The distance from star point to star point of the star in the dome of the Capitol measures eight feet across. BIG!

Texas has an anti-litter campaign going. Here's the slogan you see on bumper stickers, t-shirts, and signs. I picked up a few bumper stickers initially thinking they represented the independent spirit of the place, but look closely and you see the highway markers in the pattern. Fines for highway littering are a threatened $1000.00. Big!

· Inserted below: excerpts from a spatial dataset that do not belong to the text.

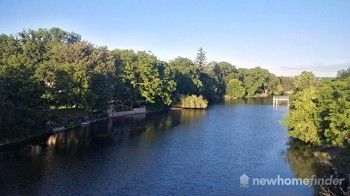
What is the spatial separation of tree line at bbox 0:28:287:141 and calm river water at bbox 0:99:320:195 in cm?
502

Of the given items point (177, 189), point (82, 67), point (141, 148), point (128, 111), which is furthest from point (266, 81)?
point (177, 189)

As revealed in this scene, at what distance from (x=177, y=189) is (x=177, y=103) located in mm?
70013

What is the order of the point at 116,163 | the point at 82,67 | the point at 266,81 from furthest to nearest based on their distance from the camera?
the point at 266,81, the point at 82,67, the point at 116,163

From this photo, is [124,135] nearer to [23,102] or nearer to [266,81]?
[23,102]

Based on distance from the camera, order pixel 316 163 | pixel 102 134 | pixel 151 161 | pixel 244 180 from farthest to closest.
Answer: pixel 102 134 → pixel 151 161 → pixel 316 163 → pixel 244 180

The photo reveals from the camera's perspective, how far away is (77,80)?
68.6 meters

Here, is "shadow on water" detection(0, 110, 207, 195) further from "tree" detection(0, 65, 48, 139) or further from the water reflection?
the water reflection

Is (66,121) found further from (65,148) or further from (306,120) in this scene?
(306,120)

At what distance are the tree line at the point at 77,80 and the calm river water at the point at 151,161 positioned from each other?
5.02 meters

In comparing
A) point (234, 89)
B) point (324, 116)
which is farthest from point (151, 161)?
point (234, 89)

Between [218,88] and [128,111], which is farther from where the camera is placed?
[218,88]

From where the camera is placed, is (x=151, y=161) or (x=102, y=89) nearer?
(x=151, y=161)

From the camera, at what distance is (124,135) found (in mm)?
62219

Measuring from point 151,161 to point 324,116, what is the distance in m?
21.7
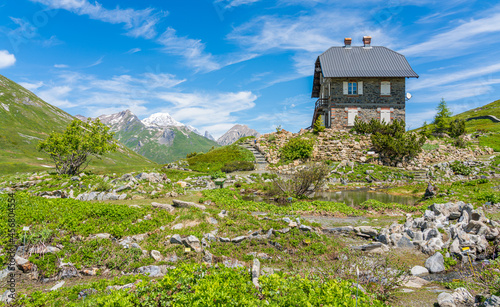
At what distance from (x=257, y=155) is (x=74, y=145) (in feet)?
71.1

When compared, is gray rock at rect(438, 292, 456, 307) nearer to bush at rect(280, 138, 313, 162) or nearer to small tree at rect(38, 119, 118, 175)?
small tree at rect(38, 119, 118, 175)

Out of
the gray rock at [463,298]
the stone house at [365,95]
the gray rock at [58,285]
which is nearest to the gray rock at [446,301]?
the gray rock at [463,298]

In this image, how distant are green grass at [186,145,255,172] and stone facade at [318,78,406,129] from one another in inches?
611

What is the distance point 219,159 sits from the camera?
3491 centimetres

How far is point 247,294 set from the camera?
4824 mm

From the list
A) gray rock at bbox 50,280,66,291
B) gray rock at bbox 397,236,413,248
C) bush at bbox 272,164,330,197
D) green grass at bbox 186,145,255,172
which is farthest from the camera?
green grass at bbox 186,145,255,172

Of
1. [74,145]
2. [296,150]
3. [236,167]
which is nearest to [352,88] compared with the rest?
[296,150]

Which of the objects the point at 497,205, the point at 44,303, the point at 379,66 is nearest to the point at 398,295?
the point at 44,303

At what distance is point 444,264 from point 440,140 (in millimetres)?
35701

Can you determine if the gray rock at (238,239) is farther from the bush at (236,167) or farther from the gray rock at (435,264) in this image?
the bush at (236,167)

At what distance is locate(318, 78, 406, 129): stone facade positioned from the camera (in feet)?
135

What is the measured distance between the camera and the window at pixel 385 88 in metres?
41.2

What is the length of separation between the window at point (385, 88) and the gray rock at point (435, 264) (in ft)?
129

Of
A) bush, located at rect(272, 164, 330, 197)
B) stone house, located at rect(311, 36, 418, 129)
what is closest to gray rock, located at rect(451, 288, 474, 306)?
bush, located at rect(272, 164, 330, 197)
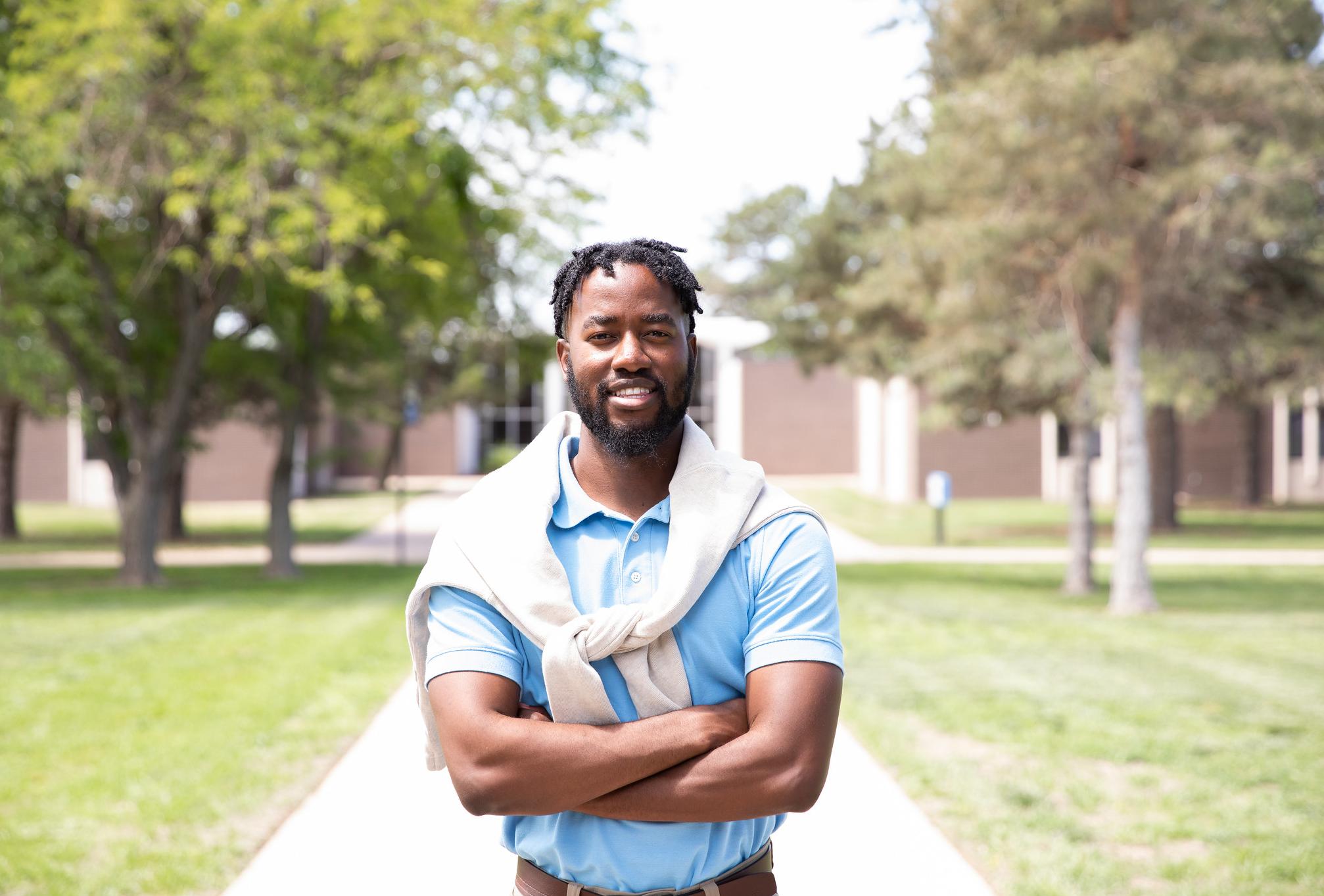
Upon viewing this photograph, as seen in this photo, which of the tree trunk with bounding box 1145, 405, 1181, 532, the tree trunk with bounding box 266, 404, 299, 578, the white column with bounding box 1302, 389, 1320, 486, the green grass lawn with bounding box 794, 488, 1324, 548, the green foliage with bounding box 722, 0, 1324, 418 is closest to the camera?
the green foliage with bounding box 722, 0, 1324, 418

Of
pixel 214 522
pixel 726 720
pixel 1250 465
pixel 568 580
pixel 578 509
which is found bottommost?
pixel 214 522

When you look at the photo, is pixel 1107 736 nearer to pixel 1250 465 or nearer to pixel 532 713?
pixel 532 713

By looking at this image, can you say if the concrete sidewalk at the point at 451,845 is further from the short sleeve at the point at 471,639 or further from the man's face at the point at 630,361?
the man's face at the point at 630,361

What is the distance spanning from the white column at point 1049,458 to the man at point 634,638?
3654 centimetres

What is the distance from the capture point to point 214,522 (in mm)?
32531

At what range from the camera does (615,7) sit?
1576 cm

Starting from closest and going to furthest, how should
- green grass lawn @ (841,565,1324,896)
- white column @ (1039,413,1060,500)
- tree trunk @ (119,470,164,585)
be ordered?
green grass lawn @ (841,565,1324,896), tree trunk @ (119,470,164,585), white column @ (1039,413,1060,500)

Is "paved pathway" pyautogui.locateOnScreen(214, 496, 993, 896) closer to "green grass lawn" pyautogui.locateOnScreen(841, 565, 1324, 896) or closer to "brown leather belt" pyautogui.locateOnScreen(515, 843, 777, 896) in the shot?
"green grass lawn" pyautogui.locateOnScreen(841, 565, 1324, 896)

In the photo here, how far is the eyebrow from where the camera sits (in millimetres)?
2154

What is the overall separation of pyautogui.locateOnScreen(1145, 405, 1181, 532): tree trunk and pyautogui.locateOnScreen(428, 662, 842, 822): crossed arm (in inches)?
1051

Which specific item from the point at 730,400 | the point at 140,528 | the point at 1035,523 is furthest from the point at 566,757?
the point at 730,400

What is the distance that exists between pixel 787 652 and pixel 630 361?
56cm

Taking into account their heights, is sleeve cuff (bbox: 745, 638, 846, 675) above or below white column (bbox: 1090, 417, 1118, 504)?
above

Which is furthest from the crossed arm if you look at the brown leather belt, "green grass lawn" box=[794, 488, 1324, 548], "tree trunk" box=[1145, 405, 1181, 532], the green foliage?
"tree trunk" box=[1145, 405, 1181, 532]
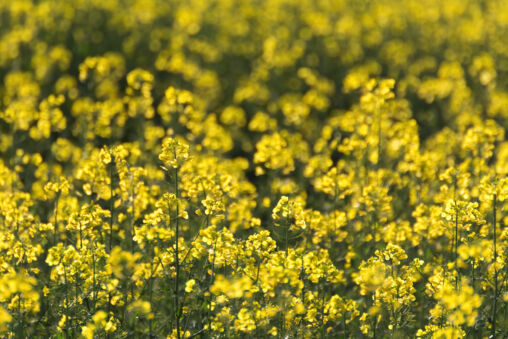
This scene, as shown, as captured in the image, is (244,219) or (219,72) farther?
(219,72)

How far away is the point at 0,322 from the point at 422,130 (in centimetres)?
803

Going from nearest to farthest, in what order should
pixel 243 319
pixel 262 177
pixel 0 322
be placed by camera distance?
pixel 0 322 → pixel 243 319 → pixel 262 177

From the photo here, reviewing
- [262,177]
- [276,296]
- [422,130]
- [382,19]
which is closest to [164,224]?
[276,296]

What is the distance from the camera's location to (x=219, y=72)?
36.7 ft

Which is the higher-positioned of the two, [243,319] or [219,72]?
[219,72]

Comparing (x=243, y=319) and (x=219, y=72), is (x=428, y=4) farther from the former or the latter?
(x=243, y=319)

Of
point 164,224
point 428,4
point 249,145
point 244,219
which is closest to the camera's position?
point 164,224

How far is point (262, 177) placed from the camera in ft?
26.5

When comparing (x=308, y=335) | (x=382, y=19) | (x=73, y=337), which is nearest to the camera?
(x=308, y=335)

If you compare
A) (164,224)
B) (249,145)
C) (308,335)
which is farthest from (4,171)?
(249,145)

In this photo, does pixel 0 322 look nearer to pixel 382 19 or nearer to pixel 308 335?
pixel 308 335

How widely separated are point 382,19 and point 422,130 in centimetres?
354

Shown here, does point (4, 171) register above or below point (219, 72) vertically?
below

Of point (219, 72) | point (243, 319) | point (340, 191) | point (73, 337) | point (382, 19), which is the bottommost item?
point (73, 337)
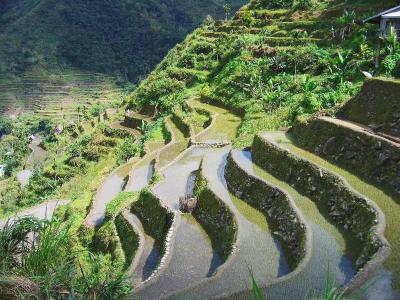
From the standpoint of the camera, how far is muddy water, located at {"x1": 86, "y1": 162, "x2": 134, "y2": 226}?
753 inches

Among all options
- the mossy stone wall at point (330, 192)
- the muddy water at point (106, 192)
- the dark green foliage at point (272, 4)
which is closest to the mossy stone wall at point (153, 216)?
the muddy water at point (106, 192)

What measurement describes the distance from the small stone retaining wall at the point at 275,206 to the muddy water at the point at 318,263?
Answer: 349 mm

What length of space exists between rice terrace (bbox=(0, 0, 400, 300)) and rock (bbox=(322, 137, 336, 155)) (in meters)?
0.07

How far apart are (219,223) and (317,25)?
2487 centimetres

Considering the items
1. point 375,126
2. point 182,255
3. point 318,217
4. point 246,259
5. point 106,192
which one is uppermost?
point 375,126

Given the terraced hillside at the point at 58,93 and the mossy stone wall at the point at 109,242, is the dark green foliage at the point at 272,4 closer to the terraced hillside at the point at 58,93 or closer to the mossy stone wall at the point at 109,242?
the mossy stone wall at the point at 109,242

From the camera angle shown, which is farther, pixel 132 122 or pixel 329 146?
pixel 132 122

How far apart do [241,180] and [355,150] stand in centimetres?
362

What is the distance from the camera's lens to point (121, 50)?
112 m

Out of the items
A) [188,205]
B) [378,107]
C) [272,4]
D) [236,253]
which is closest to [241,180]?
[188,205]

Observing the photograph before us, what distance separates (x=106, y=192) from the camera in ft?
73.2

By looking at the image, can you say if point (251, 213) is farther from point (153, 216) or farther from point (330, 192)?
point (153, 216)

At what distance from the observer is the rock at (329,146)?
1532cm

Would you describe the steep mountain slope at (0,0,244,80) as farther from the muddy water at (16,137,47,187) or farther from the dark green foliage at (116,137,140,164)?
the dark green foliage at (116,137,140,164)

There’s even a Lone Star Beer!

Along many of the highways we've traveled are fences. The lands are still ranch lands and open range grazing lands. Even on the Ft. Hood military installation, soldiers on the ranges must be aware of cattle and cease exercises when cattle are present. There are cattle crossings on the roads. Off the main roads, you enter a ranch by driving over gravely, unpaved or old macadam roads, but you pass under an archway--not quite as elaborate as J.R. Ewings’, but an archway just the same--in stone, metal, or a variety of other building materials. The archway proclaims the name of the ranch. This is the archway to The Moser Ranch near Killeen, TX.

Texas is not all old ranching country either. Texas wine country is beginning to flourish, and there is a Texas Wine Trail extending through most of the Hill Country stretching from New Braunfels in the south, through Johnson City, and up toward Lampasas in the northern part of Central Texas. Tours, festivals, and tastings are available, and it looks pretty terrific--and Texas Big. Rob and I drove through a section of it heading toward The Lyndon Baines Johnson National Historical Park, but time did not permit a visit.

When you come to Texas, come to enjoy its enormity and its diversity. I wouldn't presume to go beyond my impressions of this one section of the vast state. I bet the flavor changes radically. Do your research beforehand, and if possible, take your time. Remember, too, that Texas is more than a state; it is a state of mind.